In this case, the primary issue concerns Hong Kong law, the private and public interests favor dismissal, and there is an alternative forum better suited to handle the facts alleged. Dismissing the action will allow the parties to file the suit in a more convenient forum. Accordingly, this action is dismissed on the basis of forum non conveniens.
The dismissal, however, is conditioned on Aries agreeing to proceed with the action in Hong Kong. Conditional dismissals are permissible in forum non conveniens cases. See, e.g., Ford v. Brown, 319 F.3d 1302, 1310 (11th Cir. 2003) (discussing conditional dismissal if defendant waives jurisdiction and limitations defenses, and another court ultimately exercises jurisdiction over the case); Sigalas, 776 F.2d at 1522 (affirming dismissal order conditioned expressly on the appellees' agreement to proceed in Greek court); Alcoa S. S. Co. v. M/V Nordic Regent, 654 F.2d 147, 148 (2d Cir. 1980) (en banc, affirming conditional dismissal of an admiralty action on forum non conveniens grounds). Conditioning the dismissal does not destroy finality, nor does it leave the case pending in the District Court. Leon v. Millon Air, Inc., 251 F.3d 1305, 1316 (11th Cir. 2001).

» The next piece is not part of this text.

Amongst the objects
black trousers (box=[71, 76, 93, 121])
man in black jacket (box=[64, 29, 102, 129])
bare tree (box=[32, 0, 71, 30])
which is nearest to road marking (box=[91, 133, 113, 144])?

After careful consideration, Plaintiff's motion for summary judgment is DENIED. This action is DISMISSED under the doctrine of forum non conveniens on the condition that Aries submit itself to the jurisdiction of Hong Kong as discussed above. The dismissal is without prejudice, and Plaintiff may reinstitute the proceeding upon Aries' default. The Clerk is directed to retain the posted security until the Court is notified that Plaintiff and Aries have satisfied the conditions incident to this dismissal.